Print each of the records below word for word, without the picture markers.

GIVEN INFORMATION |
_ _ _

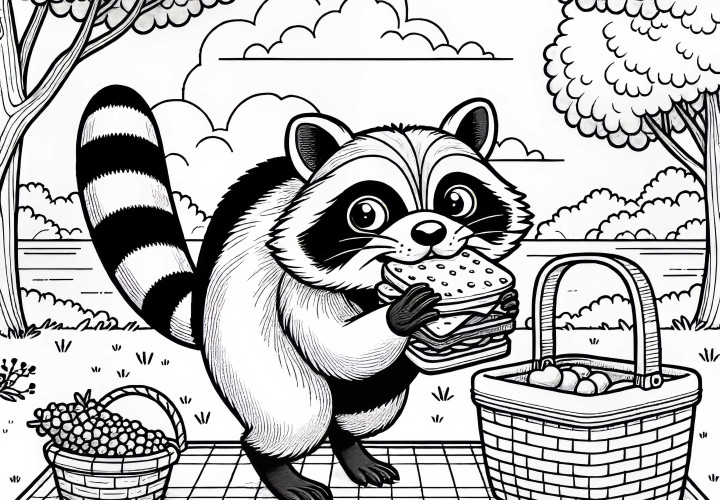 Medveď čistotný kradne sendvič z piknikového koša – Maľovanka zadarmo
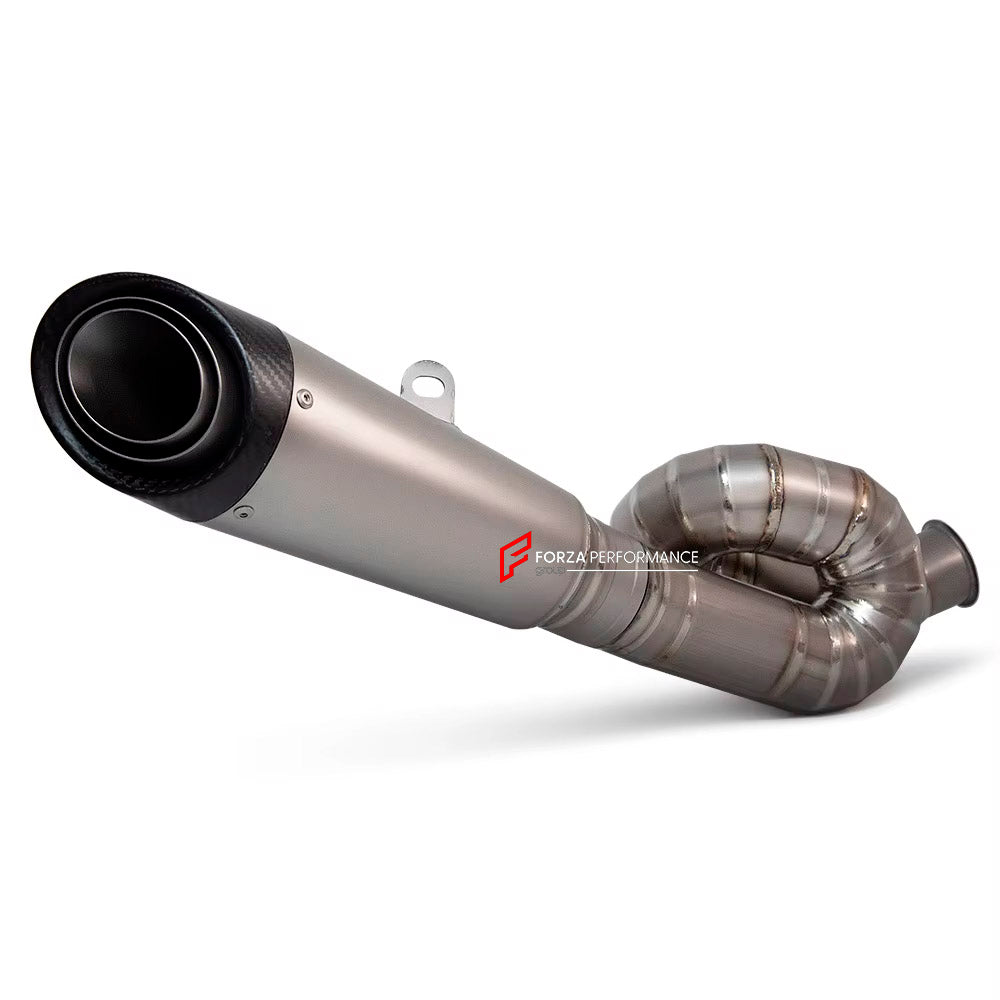 TITANIUM MOTORCYCLE EXHAUST SLIP ON for TRIUMPH STREET TRIPLE 765 R RS 660 S 2017 - 2023

Set include:

Link Pipe
Slip - On

Material: Titanium (can be made in Stainless Steel)

NOTE: Professional installation is required.

FEATURES:

Engineered Digital prototyping using 3D CAD design software, each car model chassis has been 3D laser scanned in the factor
Factory run all test cars on Italian 1200HP Dyno machine, to make the best performance design of exhaust
CNC bending machine accurately bends the tube ac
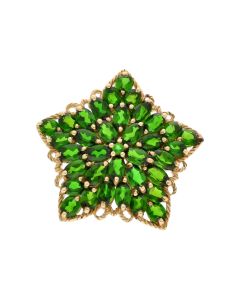 Pre-Owned 9ct Yellow Gold Green Chrome Diopside Star Pendant
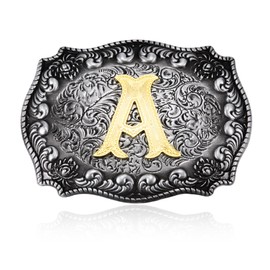 BBOTEN Western Initial Letters Belt Buckle ABCDEFG to Z Alphabet Letters Belt Buckles for Men Women Boys A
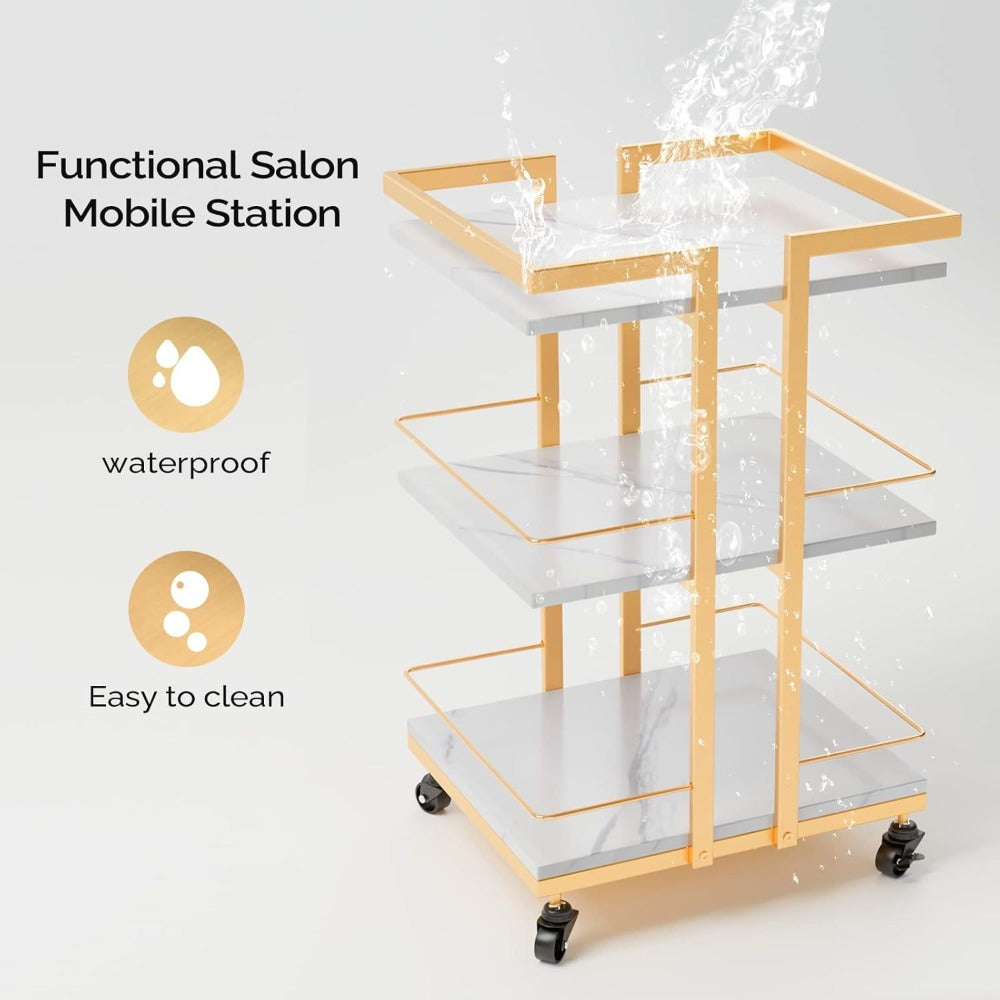 Esthetician Cart with Wheels Utility Salon Rolling Trolley, Golden Mobile Storage Organizer for Beauty Spa Cosmetology Massage, Tattoo Manicure Facial Tool Holder Station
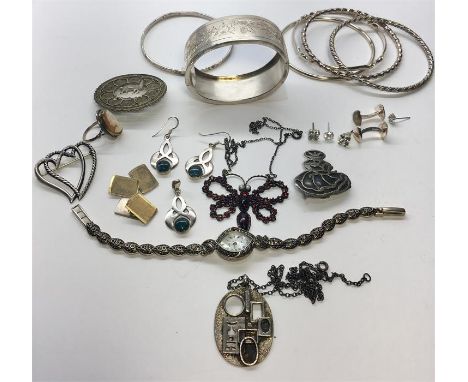 Assorted vintage and later Silver Jewellery includes garnet necklace silver Marcasite watch ,bangle brooches etc total weight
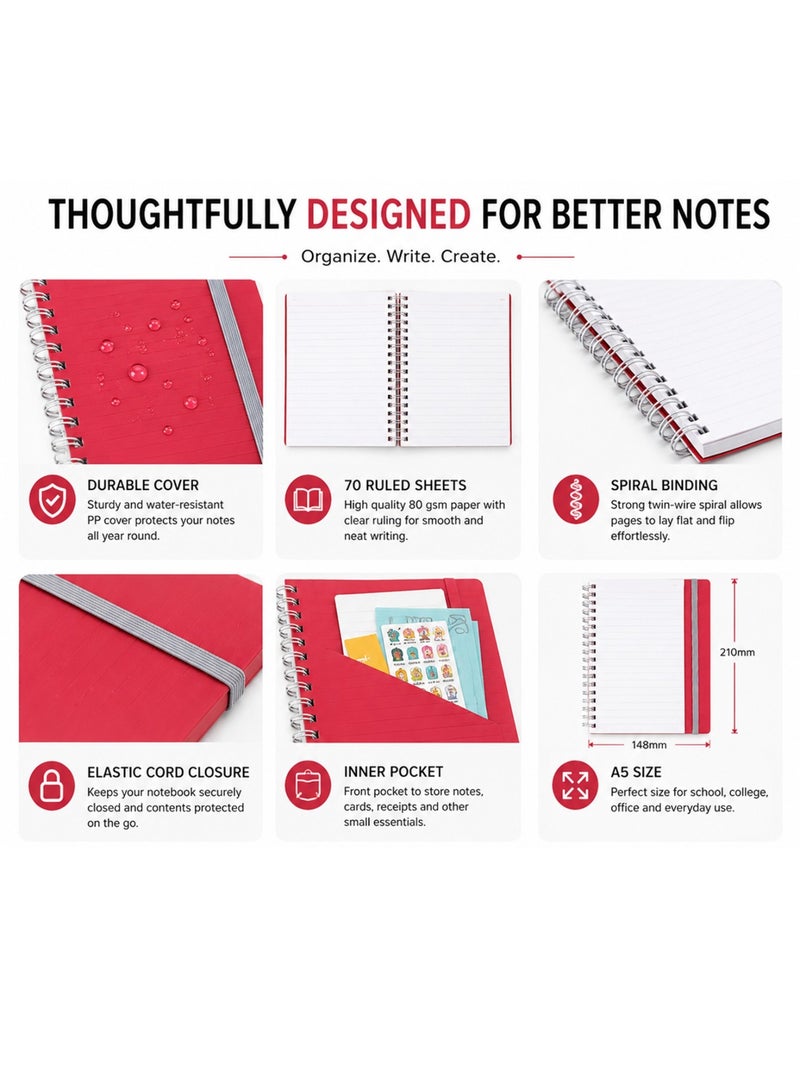 Foldermate 1-Piece A5 Size Spiral Lined Notebook With Elastic Closure 70 Sheets Assorted Colours - Image 2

_ _ _

ANSWER AREA |
 Medveď čistotný kradne sendvič z piknikového koša – Maľovanka zadarmo
 TITANIUM MOTORCYCLE EXHAUST SLIP ON for TRIUMPH STREET TRIPLE 765 R RS 660 S 2017 - 2023

Set include:

Link Pipe
Slip - On

Material: Titanium (can be made in Stainless Steel)

NOTE: Professional installation is required.

FEATURES:

Engineered Digital prototyping using 3D CAD design software, each car model chassis has been 3D laser scanned in the factor
Factory run all test cars on Italian 1200HP Dyno machine, to make the best performance design of exhaust
CNC bending machine accurately bends the tube ac
 Pre-Owned 9ct Yellow Gold Green Chrome Diopside Star Pendant
 BBOTEN Western Initial Letters Belt Buckle ABCDEFG to Z Alphabet Letters Belt Buckles for Men Women Boys A
 Esthetician Cart with Wheels Utility Salon Rolling Trolley, Golden Mobile Storage Organizer for Beauty Spa Cosmetology Massage, Tattoo Manicure Facial Tool Holder Station
 Assorted vintage and later Silver Jewellery includes garnet necklace silver Marcasite watch ,bangle brooches etc total weight
 Foldermate 1-Piece A5 Size Spiral Lined Notebook With Elastic Closure 70 Sheets Assorted Colours - Image 2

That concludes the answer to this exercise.